··· Listed entries ···

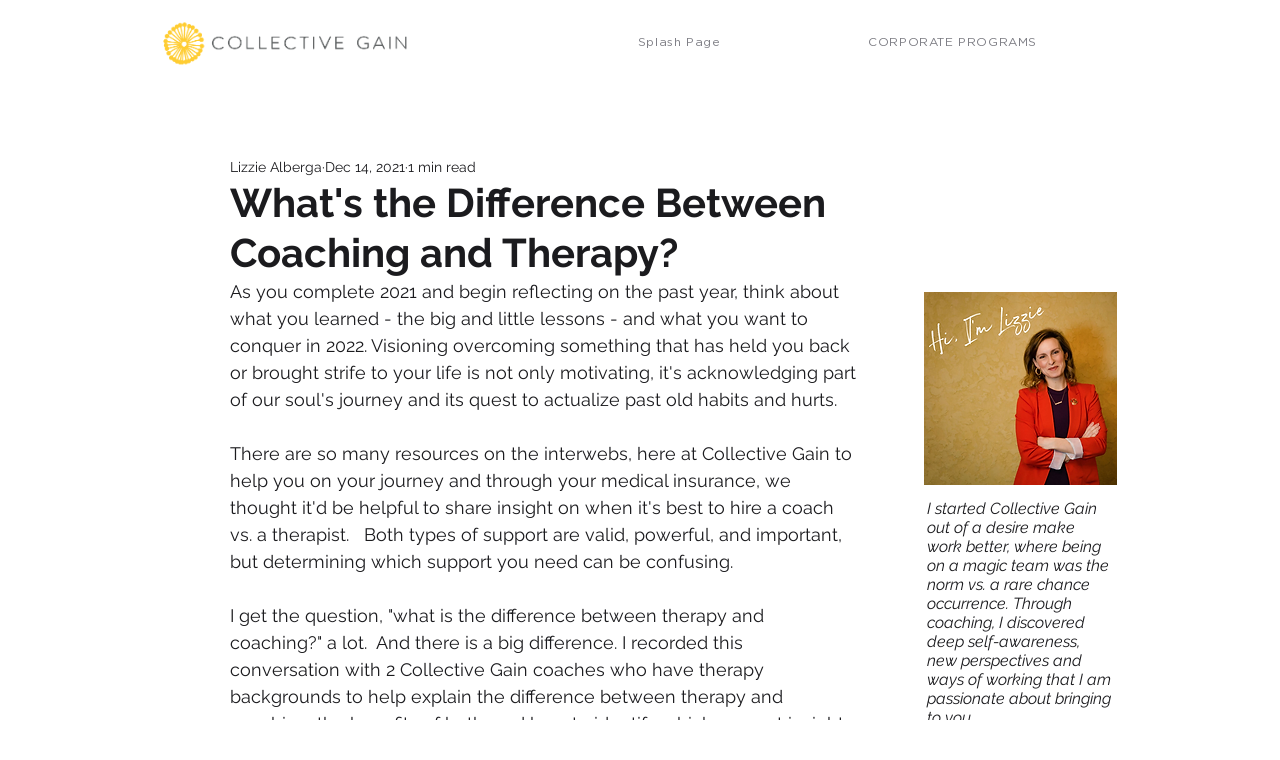

--- FILE ---
content_type: application/javascript
request_url: https://prism.app-us1.com/?a=475815047&u=https%3A%2F%2Fwww.collectivegain.com%2Fpost%2Fwhats-the-difference-between-coaching-and-therapy
body_size: 123
content:
window.visitorGlobalObject=window.visitorGlobalObject||window.prismGlobalObject;window.visitorGlobalObject.setVisitorId('4b36856d-40a0-451a-89e3-11a1ac1e1bbc', '475815047');window.visitorGlobalObject.setWhitelistedServices('tracking', '475815047');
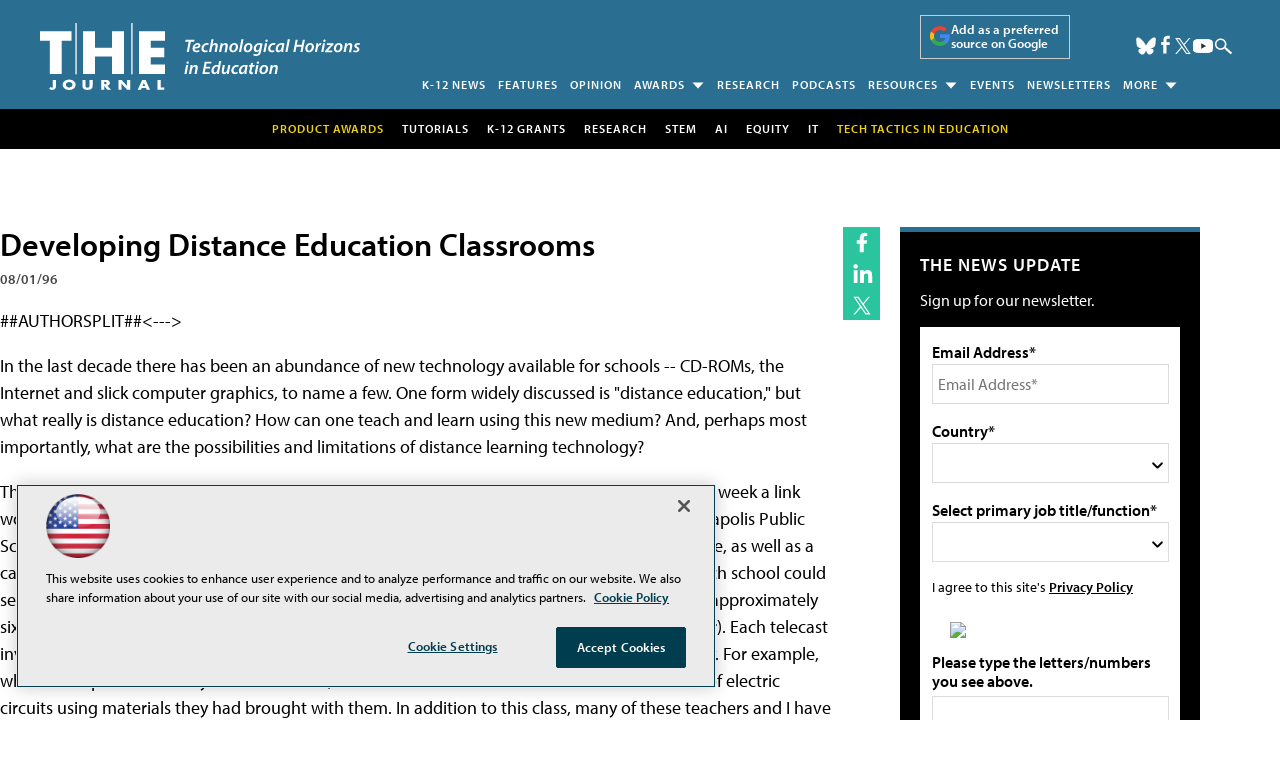

--- FILE ---
content_type: text/html; charset=utf-8
request_url: https://www.google.com/recaptcha/api2/aframe
body_size: 267
content:
<!DOCTYPE HTML><html><head><meta http-equiv="content-type" content="text/html; charset=UTF-8"></head><body><script nonce="kZmM_gszFbUOLaj58_tr3g">/** Anti-fraud and anti-abuse applications only. See google.com/recaptcha */ try{var clients={'sodar':'https://pagead2.googlesyndication.com/pagead/sodar?'};window.addEventListener("message",function(a){try{if(a.source===window.parent){var b=JSON.parse(a.data);var c=clients[b['id']];if(c){var d=document.createElement('img');d.src=c+b['params']+'&rc='+(localStorage.getItem("rc::a")?sessionStorage.getItem("rc::b"):"");window.document.body.appendChild(d);sessionStorage.setItem("rc::e",parseInt(sessionStorage.getItem("rc::e")||0)+1);localStorage.setItem("rc::h",'1763766883456');}}}catch(b){}});window.parent.postMessage("_grecaptcha_ready", "*");}catch(b){}</script></body></html>

--- FILE ---
content_type: application/javascript
request_url: https://ml314.com/utsync.ashx?pub=&adv=&et=0&eid=50202&ct=js&pi=&fp=&clid=&if=0&ps=&cl=&mlt=&data=&&cp=https%3A%2F%2Fthejournal.com%2Farticles%2F1996%2F08%2F01%2Fdeveloping-distance-education-classrooms.aspx&pv=1763766884563_g5djflmcn&bl=en-us@posix&cb=959549&return=&ht=shex&d=&dc=&si=1763766884563_g5djflmcn&cid=&s=1280x720&rp=&v=2.8.0.252
body_size: 244
content:
_ml.setFPI('3657057408511901753');_ml.syncCallback({"es":true,"ds":true});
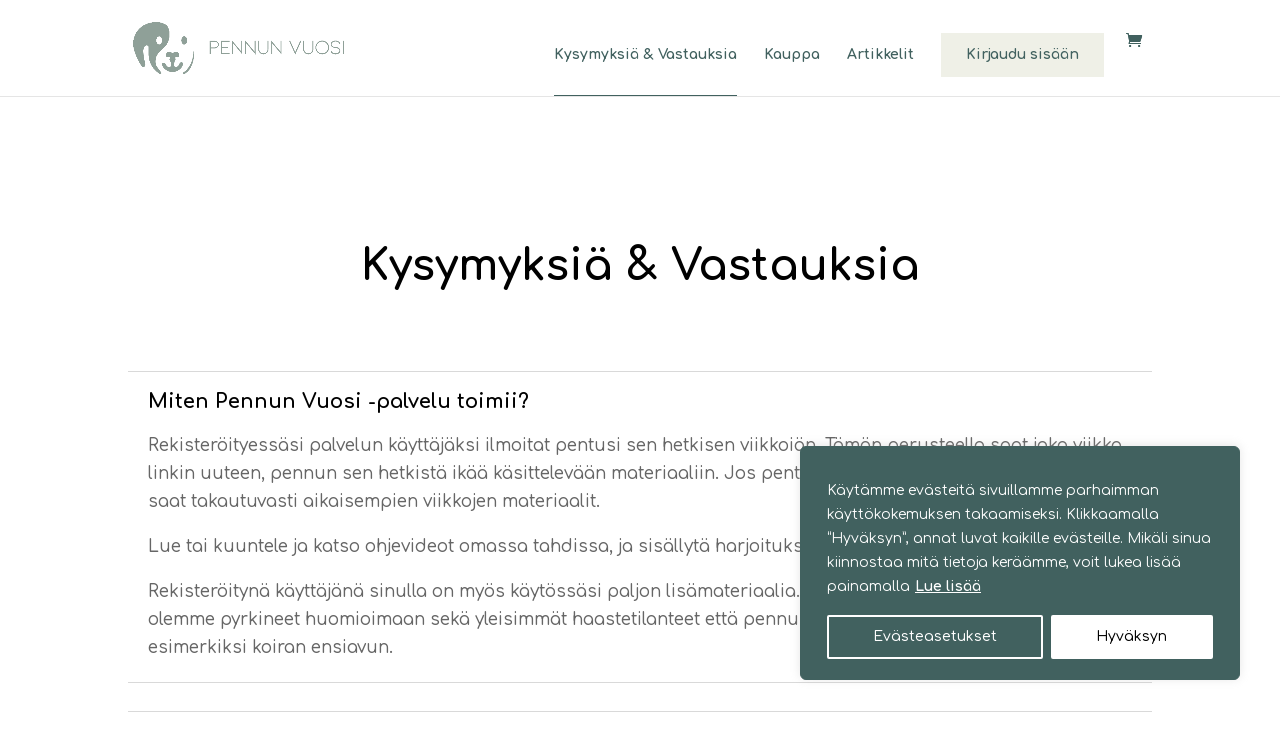

--- FILE ---
content_type: text/css
request_url: https://pennunvuosi.fi/wp-content/et-cache/117/et-core-unified-117.min.css?ver=1767181562
body_size: 916
content:
.divi-life-cta-menu a{background-color:#EFF0E7;padding:15px 25px!important;border-radius:0px;color:#41615F!important;text-align:center}.select_location{margin-left:15px;padding:10px;font-size:15px;font-weight:700}ul.product-categories li.cat-item.cat-item-39{display:none}.blog-details-page h1,.blog-details-page h2,.blog-details-page h3,.blog-details-page h4,.blog-details-page h5,.blog-details-page h5,.blog-details-page p,figure.wp-block-image{margin-bottom:20px}a,#top-menu li.current-menu-item>a{color:#41615f;font-weight:700}#top-menu li.current-menu-item>a{border-bottom:1px solid}.widget_ultimate_posts h4.widgettitle{margin-bottom:20px}.widget_ultimate_posts article.post{padding-bottom:0!important}.upw-posts .entry-title a{color:#41615F}.widget_ultimate_posts{margin-bottom:0px!important}article.pmpro-no-access{margin-left:auto;margin-right:auto;width:100%;max-width:1200px;padding:40px 0}.woocommerce .woocommerce-error,.woocommerce .woocommerce-info,.woocommerce .woocommerce-message{background:#41615F!important}.woocommerce a.button.alt,.woocommerce-page a.button.alt{border-color:#41615F!important}#pmpro_account .pmpro_box{border-top:0px solid}#pmpro_account .pmpro_box h3{margin-bottom:20px;text-transform:uppercase}#pmpro_account .pmpro_box a,p.pmpro_actions_nav a,#pmpro_cancel a{font-weight:700;text-transform:uppercase}form#member-profile-edit input[type="text"],.pmpro_change_password-field input[type="password"]{max-width:100%;width:100%;padding:13px 5px}.pmpro_change_password-field input[type="password"]{max-width:80%}p.lite{margin-top:15px}.pmpro_checkout-fields .input,select#bcountry,#loginform input[type=text],#loginform input[type=password]{width:100%}.pmpro_checkout-field input[type="text"],.pmpro_checkout-field input[type="email"],.pmpro_checkout-field select,select#ExpirationMonth,select#ExpirationYear,#loginform input[type=text],#loginform input[type=password]{padding:13px 5px}.pmpro_btn{background-color:#41615F;border:1px solid #41615F;color:#fff;padding:12px 20px;text-transform:uppercase}.pmpro_checkout-field-bphone #bphone,#AccountNumber{max-width:91.5%}.pmpro_checkout-field-bfirstname,.pmpro_checkout-field-blastname,.pmpro_checkout-field-baddress1,.pmpro_checkout-field-baddress2,.pmpro_checkout-field-bcity,.pmpro_checkout-field-bstate,.pmpro_checkout-field-bzipcode,.pmpro_checkout-field-bcountry,.pmpro_checkout-field-bemail,.pmpro_checkout-field-bconfirmemail{width:48%;display:inline-block}select#ExpirationMonth,select#ExpirationYear{width:45%}form.pmpro_form .pmpro_payment-cvv .input{max-width:45%}p.login-submit input[type="submit"]{padding:13px 30px;display:block;border:0px solid;font-weight:700;text-transform:uppercase;background:#41615F;color:#fff;cursor:pointer}.woocommerce-info.wc-nonpurchasable-message a{color:#fff!important;text-transform:uppercase}span.subscription-details,tr.recurring-totals,tr.cart-subtotal.recurring-total,tr.order-total.recurring-total,tr.shipping.recurring-total{display:none!important}tr.shipping{}#footer-menu .fwidget.et_pb_widget.widget_nav_menu{width:100%!important;margin-bottom:0!important;margin-right:0!important}#footer-menu .fwidget.et_pb_widget.widget_nav_menu .menu-footer-menu-container ul#menu-footer-menu{overflow:hidden}#footer-menu .fwidget.et_pb_widget.widget_nav_menu .menu-footer-menu-container ul#menu-footer-menu li{float:left}#footer-menu .fwidget.et_pb_widget.widget_nav_menu .menu-footer-menu-container ul#menu-footer-menu li a{color:#fff!important;padding:5px 18px;font-size:15px}.pa-hide-optin-group .et_pb_contact_field_options_wrapper{display:none}.payment_box{background-color:white!important}.figure.style1 .st-testimonial-title{font-size:16px;font-style:italic}

--- FILE ---
content_type: text/javascript
request_url: https://pennunvuosi.fi/wp-content/plugins/stars-testimonials-pro/js/script.js?ver=6.9
body_size: 266
content:
(function ($) {
  'use strict';
	jQuery(document).on('ready', function($) {
		jQuery(".wcp-slick").each(function(index, el) {
			var slick_ob = {
				infinite: true,
				dots: (jQuery(this).data('dots') == true) ? true : false,		  
				arrows: (jQuery(this).data('arrows') == true) ? true : false,		  
				autoplay: (jQuery(this).data('autoplay') == true) ? true : false,
				autoplaySpeed: jQuery(this).data('autoplayspeed'),
				draggable: true,
				speed: jQuery(this).data('speed'),
				slidesToShow: jQuery(this).data('slidestoshow'),
				slidesToScroll: jQuery(this).data('slidestoscroll'),
				slidesPerRow: jQuery(this).data('slidesperrow'),
				rows: jQuery(this).data('rows'),
				responsive: [{
				  breakpoint: 600,
				  settings: {
					slidesToShow: 2,
					slidesToScroll: 2,
				  }
				},
				{
				  breakpoint: 470,
				  settings: {
					slidesToShow: 1,
					slidesToScroll: 1,
				  }
				}]			
			};
			jQuery(this).slick(slick_ob);
		});	
	});
})(jQuery);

···

▸ Exercise
Pictures are not part of the copy; transcribe the rest of the data verbatim.

▸ Response below
--- FILE ---
content_type: application/javascript
request_url: https://prism.app-us1.com/?a=475815047&u=https%3A%2F%2Fwww.collectivegain.com%2Fpost%2Fwhats-the-difference-between-coaching-and-therapy
body_size: 123
content:
window.visitorGlobalObject=window.visitorGlobalObject||window.prismGlobalObject;window.visitorGlobalObject.setVisitorId('4b36856d-40a0-451a-89e3-11a1ac1e1bbc', '475815047');window.visitorGlobalObject.setWhitelistedServices('tracking', '475815047');

--- FILE ---
content_type: text/html; charset=utf-8
request_url: https://www.google.com/recaptcha/api2/aframe
body_size: 267
content:
<!DOCTYPE HTML><html><head><meta http-equiv="content-type" content="text/html; charset=UTF-8"></head><body><script nonce="kZmM_gszFbUOLaj58_tr3g">/** Anti-fraud and anti-abuse applications only. See google.com/recaptcha */ try{var clients={'sodar':'https://pagead2.googlesyndication.com/pagead/sodar?'};window.addEventListener("message",function(a){try{if(a.source===window.parent){var b=JSON.parse(a.data);var c=clients[b['id']];if(c){var d=document.createElement('img');d.src=c+b['params']+'&rc='+(localStorage.getItem("rc::a")?sessionStorage.getItem("rc::b"):"");window.document.body.appendChild(d);sessionStorage.setItem("rc::e",parseInt(sessionStorage.getItem("rc::e")||0)+1);localStorage.setItem("rc::h",'1763766883456');}}}catch(b){}});window.parent.postMessage("_grecaptcha_ready", "*");}catch(b){}</script></body></html>

--- FILE ---
content_type: application/javascript
request_url: https://ml314.com/utsync.ashx?pub=&adv=&et=0&eid=50202&ct=js&pi=&fp=&clid=&if=0&ps=&cl=&mlt=&data=&&cp=https%3A%2F%2Fthejournal.com%2Farticles%2F1996%2F08%2F01%2Fdeveloping-distance-education-classrooms.aspx&pv=1763766884563_g5djflmcn&bl=en-us@posix&cb=959549&return=&ht=shex&d=&dc=&si=1763766884563_g5djflmcn&cid=&s=1280x720&rp=&v=2.8.0.252
body_size: 244
content:
_ml.setFPI('3657057408511901753');_ml.syncCallback({"es":true,"ds":true});

--- FILE ---
content_type: text/css
request_url: https://pennunvuosi.fi/wp-content/et-cache/117/et-core-unified-117.min.css?ver=1767181562
body_size: 916
content:
.divi-life-cta-menu a{background-color:#EFF0E7;padding:15px 25px!important;border-radius:0px;color:#41615F!important;text-align:center}.select_location{margin-left:15px;padding:10px;font-size:15px;font-weight:700}ul.product-categories li.cat-item.cat-item-39{display:none}.blog-details-page h1,.blog-details-page h2,.blog-details-page h3,.blog-details-page h4,.blog-details-page h5,.blog-details-page h5,.blog-details-page p,figure.wp-block-image{margin-bottom:20px}a,#top-menu li.current-menu-item>a{color:#41615f;font-weight:700}#top-menu li.current-menu-item>a{border-bottom:1px solid}.widget_ultimate_posts h4.widgettitle{margin-bottom:20px}.widget_ultimate_posts article.post{padding-bottom:0!important}.upw-posts .entry-title a{color:#41615F}.widget_ultimate_posts{margin-bottom:0px!important}article.pmpro-no-access{margin-left:auto;margin-right:auto;width:100%;max-width:1200px;padding:40px 0}.woocommerce .woocommerce-error,.woocommerce .woocommerce-info,.woocommerce .woocommerce-message{background:#41615F!important}.woocommerce a.button.alt,.woocommerce-page a.button.alt{border-color:#41615F!important}#pmpro_account .pmpro_box{border-top:0px solid}#pmpro_account .pmpro_box h3{margin-bottom:20px;text-transform:uppercase}#pmpro_account .pmpro_box a,p.pmpro_actions_nav a,#pmpro_cancel a{font-weight:700;text-transform:uppercase}form#member-profile-edit input[type="text"],.pmpro_change_password-field input[type="password"]{max-width:100%;width:100%;padding:13px 5px}.pmpro_change_password-field input[type="password"]{max-width:80%}p.lite{margin-top:15px}.pmpro_checkout-fields .input,select#bcountry,#loginform input[type=text],#loginform input[type=password]{width:100%}.pmpro_checkout-field input[type="text"],.pmpro_checkout-field input[type="email"],.pmpro_checkout-field select,select#ExpirationMonth,select#ExpirationYear,#loginform input[type=text],#loginform input[type=password]{padding:13px 5px}.pmpro_btn{background-color:#41615F;border:1px solid #41615F;color:#fff;padding:12px 20px;text-transform:uppercase}.pmpro_checkout-field-bphone #bphone,#AccountNumber{max-width:91.5%}.pmpro_checkout-field-bfirstname,.pmpro_checkout-field-blastname,.pmpro_checkout-field-baddress1,.pmpro_checkout-field-baddress2,.pmpro_checkout-field-bcity,.pmpro_checkout-field-bstate,.pmpro_checkout-field-bzipcode,.pmpro_checkout-field-bcountry,.pmpro_checkout-field-bemail,.pmpro_checkout-field-bconfirmemail{width:48%;display:inline-block}select#ExpirationMonth,select#ExpirationYear{width:45%}form.pmpro_form .pmpro_payment-cvv .input{max-width:45%}p.login-submit input[type="submit"]{padding:13px 30px;display:block;border:0px solid;font-weight:700;text-transform:uppercase;background:#41615F;color:#fff;cursor:pointer}.woocommerce-info.wc-nonpurchasable-message a{color:#fff!important;text-transform:uppercase}span.subscription-details,tr.recurring-totals,tr.cart-subtotal.recurring-total,tr.order-total.recurring-total,tr.shipping.recurring-total{display:none!important}tr.shipping{}#footer-menu .fwidget.et_pb_widget.widget_nav_menu{width:100%!important;margin-bottom:0!important;margin-right:0!important}#footer-menu .fwidget.et_pb_widget.widget_nav_menu .menu-footer-menu-container ul#menu-footer-menu{overflow:hidden}#footer-menu .fwidget.et_pb_widget.widget_nav_menu .menu-footer-menu-container ul#menu-footer-menu li{float:left}#footer-menu .fwidget.et_pb_widget.widget_nav_menu .menu-footer-menu-container ul#menu-footer-menu li a{color:#fff!important;padding:5px 18px;font-size:15px}.pa-hide-optin-group .et_pb_contact_field_options_wrapper{display:none}.payment_box{background-color:white!important}.figure.style1 .st-testimonial-title{font-size:16px;font-style:italic}

--- FILE ---
content_type: text/javascript
request_url: https://pennunvuosi.fi/wp-content/plugins/stars-testimonials-pro/js/script.js?ver=6.9
body_size: 266
content:
(function ($) {
  'use strict';
	jQuery(document).on('ready', function($) {
		jQuery(".wcp-slick").each(function(index, el) {
			var slick_ob = {
				infinite: true,
				dots: (jQuery(this).data('dots') == true) ? true : false,		  
				arrows: (jQuery(this).data('arrows') == true) ? true : false,		  
				autoplay: (jQuery(this).data('autoplay') == true) ? true : false,
				autoplaySpeed: jQuery(this).data('autoplayspeed'),
				draggable: true,
				speed: jQuery(this).data('speed'),
				slidesToShow: jQuery(this).data('slidestoshow'),
				slidesToScroll: jQuery(this).data('slidestoscroll'),
				slidesPerRow: jQuery(this).data('slidesperrow'),
				rows: jQuery(this).data('rows'),
				responsive: [{
				  breakpoint: 600,
				  settings: {
					slidesToShow: 2,
					slidesToScroll: 2,
				  }
				},
				{
				  breakpoint: 470,
				  settings: {
					slidesToShow: 1,
					slidesToScroll: 1,
				  }
				}]			
			};
			jQuery(this).slick(slick_ob);
		});	
	});
})(jQuery);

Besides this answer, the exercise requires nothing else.